The IMF’s favourable view of today’s accord will help to convince further bondholders to agree to the restructuring, said Martínez. The government also hopes to reach an agreement with the IMF for a new credit line by the end of August. The ministry is also negotiating a re-profiling of bilateral debt with China and the disbursal of additional funds from the Asian country this year as it still needs to close a financing gap, he added.
“The result is much more positive for Ecuador than I’d expected,” said Santiago Mosquera, a Quito-based analyst at boutique investment bank Analytica Investments. “Interest rates and coupon payments are low, which is what Ecuador needed.”

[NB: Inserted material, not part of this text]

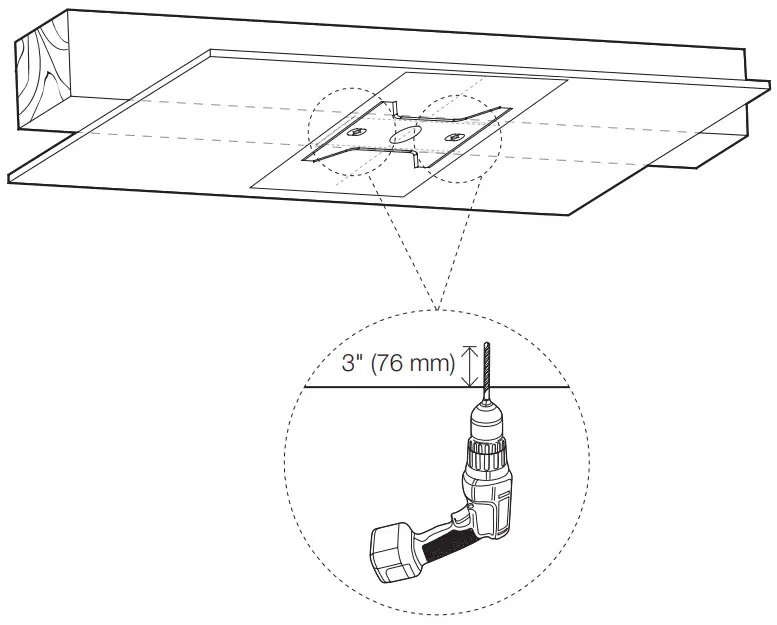 3" (76 mm)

The debt accord would give the nation considerable breathing room, well beyond when Moreno’s term ends next May. Political opponents have criticised the president and his finance team for not taking a more aggressive approach in the restructuring talks. Yet they’ve won praise from key creditors who say Ecuador officials have been much more reasonable than their counterparts in Argentina, where negotiations have dragged on for months.
“It took Argentina 15 years to return to the market,” Martínez said on a conference call in late May before the debt talks picked up. “Ecuador cannot fall into something like this. That would be very traumatic for the country.”
The nation’s largest reported bondholders include Ashmore, BlackRock and Goldman Sachs Group Inc, according to data compiled by Bloomberg.